Mogilny wound up helping the Devils win a Stanley Cup in ’99-00 after coming over in a trade. Even though he didn’t produce consistently due to having a different role, it was an important acquisition for GM Lou Lamoriello. In ’00-01, Mogilny led the Devils in goals with 43 while totaling 83 points. His most since ’96-97 when he paced the Canucks in scoring with 73 points (31-42-73). A year removed from going a modest 4-3-7 with his biggest goal a game-winner in Game Six of a memorable Eastern Conference Final over the Flyers, Mogilny had 16 points (5-11-16) in 25 games before the Devils lost the Cup to the Avalanche in a crushing seven games.

He signed with the Maple Leafs. Injuries hindered him. He still was almost a point-per-game his first two seasons totaling 57 goals with 79 assists for 136 points over 139 games. In ’02-03, his 46 assists and 79 points in 73 contests led the team. That included a team-leading 46 even strength points (25-21-46), nine game-winners and three shorthanded goals which tied Mats Sundin for the team lead.

His five goals and seven points paced the team in a disappointing seven-game first round loss to the Flyers. The prior Spring, Mogilny helped lead Toronto to the Conference Finals by closing out their first two opponents with clutch goals in Game Sevens to eliminate the Islanders and Senators. He wound up with eight goals and three helpers in 20 games. The Leafs were upset in the third round by the Cinderella Hurricanes in six. Sundin returned for that series, but it wasn’t enough to deny the pesky Canes a trip to the Stanley Cup where they fell in five to the powerful Red Wings.

After only playing in 37 games due to recurring hip issues, Mogilny played in both rounds for Toronto going only 2-4-6. The Leafs were eliminated by the Flyers in six on Roenick’s overtime winner in Toronto. That was the end of an era for some good Leafs teams that never got over the hump.

Following the maddening NHL lockout that canceled the entire ’04-05 season, many veteran stars bid adieu to the league. They included Messier, Scott Stevens, Ron Francis and eventually Hull and Mogilny. He was brought back to New Jersey by Lamoriello, but even with okay production (12-23-25 in 34 GP), he wasn’t as effective at even strength due to the injuries. With the team underachieving, he was sent down to Albany where he got into 19 games to conclude a great career.

A sad ending for a classy player, who was very exciting for fans to watch. When he got the puck on his stick, you didn’t know what he’d do with it.
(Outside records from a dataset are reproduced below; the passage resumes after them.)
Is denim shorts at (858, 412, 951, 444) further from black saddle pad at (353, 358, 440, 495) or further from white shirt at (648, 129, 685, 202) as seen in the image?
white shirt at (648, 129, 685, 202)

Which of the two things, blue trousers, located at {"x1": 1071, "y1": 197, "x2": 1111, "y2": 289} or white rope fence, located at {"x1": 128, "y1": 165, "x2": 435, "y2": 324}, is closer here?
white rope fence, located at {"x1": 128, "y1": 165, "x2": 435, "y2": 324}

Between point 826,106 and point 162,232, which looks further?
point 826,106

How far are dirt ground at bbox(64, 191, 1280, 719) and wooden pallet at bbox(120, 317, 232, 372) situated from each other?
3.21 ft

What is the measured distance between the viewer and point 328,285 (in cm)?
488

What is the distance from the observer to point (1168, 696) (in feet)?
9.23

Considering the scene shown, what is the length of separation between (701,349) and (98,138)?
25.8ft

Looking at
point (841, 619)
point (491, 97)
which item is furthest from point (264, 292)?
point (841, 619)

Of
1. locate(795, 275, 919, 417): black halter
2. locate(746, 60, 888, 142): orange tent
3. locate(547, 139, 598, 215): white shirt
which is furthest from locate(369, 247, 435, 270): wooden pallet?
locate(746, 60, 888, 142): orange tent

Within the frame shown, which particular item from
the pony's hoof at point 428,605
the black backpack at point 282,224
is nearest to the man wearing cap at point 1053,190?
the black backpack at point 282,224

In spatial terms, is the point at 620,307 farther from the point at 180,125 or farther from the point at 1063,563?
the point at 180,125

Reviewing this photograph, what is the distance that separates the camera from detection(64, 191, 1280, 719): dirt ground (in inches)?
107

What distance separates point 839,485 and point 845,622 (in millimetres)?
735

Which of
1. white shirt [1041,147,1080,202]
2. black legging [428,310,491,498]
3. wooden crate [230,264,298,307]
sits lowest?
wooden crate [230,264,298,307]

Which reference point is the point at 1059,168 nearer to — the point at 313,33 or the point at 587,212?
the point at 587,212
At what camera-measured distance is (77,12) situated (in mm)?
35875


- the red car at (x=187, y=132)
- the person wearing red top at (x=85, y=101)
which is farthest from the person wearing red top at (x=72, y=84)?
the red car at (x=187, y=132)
He was electric on breakaways due to great hands, dekes and a accurate wrist shot.

Even though it ended the way it did at age 36, it was Mogilny who helped pave the way for other Russian stars to defect and come over to the NHL. Without Igor Larionov, Slava Fetisov, Sergei Makarov, Alexei Kasatonov, Vladimir Krutov and Mogilny, who knows how long it would’ve took for established Russian stars to defect to the NHL. A new influx of talent helped change the way the game was played.

There’s no Russian Five on Detroit without it. And probably no Stanley Cups in consecutive seasons. Mogilny was one of the key trendsetters, who did what it took to arrive in Buffalo where he became a star.

One final thought on Mogilny. Not many players are as consistent as he was throughout his career. Had it not been for injuries, he easily eclipses 500 goals and is not still waiting to get the phone call. Look how long it took them to induct Bure.

For Mogilny, he’s now 50. It’s been 13 years. Hopefully, number 14 is when he finally gets his recognition. It took a while for Sergei Zubov, who’s going in this weekend. Maybe there’s finally hope for Number 89. I sure hope so. He deserves it.